I’ve written a lot about instincts and intuition and trusting your gut.
I trust mine and I rely on it often, with people I’ve known forever and those I’ve just met.
Recently my job has taken me out into the public a lot more; I love that. It can be daunting at times: I never know what I’ll get but that’s the part I enjoy the most ~ I’m prepared for anything and often experience just that.
Yesterday was one of those days.
It was a meeting I had second thoughts about attending. There was a small part of me that thought “ahh .. it’s the same old message and the same old people and you have many other things to tend to.” But something told me to go anyways. And so I did.
Driving through the countryside, past houses, farms and fields, I felt myself relax. Looking across the crusty wind-shaped snow, I counted the pivots. The pivots took me back to where I grew up, where massive pivot systems run in circles and water is piped up from rivers and reservoirs across the dusty prairie.
When I arrived at the meeting place, one of the first people I saw was The Grizzly Bear. I’ve written about men like him before, and I run across many on a regular basis: they’re often older than me, experienced, opinionated.
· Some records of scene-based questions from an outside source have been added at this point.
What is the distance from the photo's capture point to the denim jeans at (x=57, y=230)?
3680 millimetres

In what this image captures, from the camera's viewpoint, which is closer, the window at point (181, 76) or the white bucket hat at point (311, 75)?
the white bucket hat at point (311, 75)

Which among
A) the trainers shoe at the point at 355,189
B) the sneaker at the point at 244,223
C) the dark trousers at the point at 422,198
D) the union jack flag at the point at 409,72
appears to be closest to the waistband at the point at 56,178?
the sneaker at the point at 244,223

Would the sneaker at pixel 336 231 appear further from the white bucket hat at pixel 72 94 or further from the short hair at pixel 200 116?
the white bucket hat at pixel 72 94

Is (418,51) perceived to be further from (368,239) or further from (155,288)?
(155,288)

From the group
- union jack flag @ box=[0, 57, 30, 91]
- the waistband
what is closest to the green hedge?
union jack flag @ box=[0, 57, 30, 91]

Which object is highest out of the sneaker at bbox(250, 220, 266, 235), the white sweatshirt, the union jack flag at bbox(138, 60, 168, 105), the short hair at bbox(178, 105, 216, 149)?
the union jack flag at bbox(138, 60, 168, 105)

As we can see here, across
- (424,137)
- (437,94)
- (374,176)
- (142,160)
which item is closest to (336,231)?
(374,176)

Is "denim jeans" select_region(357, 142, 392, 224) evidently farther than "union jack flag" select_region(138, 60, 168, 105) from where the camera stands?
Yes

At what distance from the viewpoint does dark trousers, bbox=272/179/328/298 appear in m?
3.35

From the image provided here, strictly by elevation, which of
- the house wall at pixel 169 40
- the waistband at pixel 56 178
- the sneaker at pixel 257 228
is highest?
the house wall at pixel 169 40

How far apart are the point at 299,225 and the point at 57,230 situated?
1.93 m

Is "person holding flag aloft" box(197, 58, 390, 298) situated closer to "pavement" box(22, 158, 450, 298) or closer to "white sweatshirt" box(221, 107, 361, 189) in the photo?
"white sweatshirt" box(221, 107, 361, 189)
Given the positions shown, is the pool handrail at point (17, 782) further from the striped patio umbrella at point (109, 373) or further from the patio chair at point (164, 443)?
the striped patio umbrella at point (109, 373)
Many like to hear themselves talk and be the voice of authority. Others are gracious and welcoming. Some – not so much – that’s fine, there’s room for all of us.
Instead of taking my seat I took a chance and approached the Grizzly. Quietly I asked him about the pivots. His look told me what I knew he’d assumed all along: that I was just some city girl out in the country where she doesn’t belong. I explained that I grew up on a farm and we had pivots, too. Then I inquired as to their water source because I hadn’t seen any large bodies of water around. These simple questions opened a floodgate of information my way and before the meeting began, the unthinkable happened: he smiled at me.
The meeting started and questions from the crowd soon followed. I answered and took notes and did my best to manage the information flow. His posturing was still there and maybe it always will be. But, for once, it was no longer directed at me.
“Instinct is the nose of the mind.” -Delphine de Girardin
Have you ever felt a “nudge” about someone or something? Do you listen to it?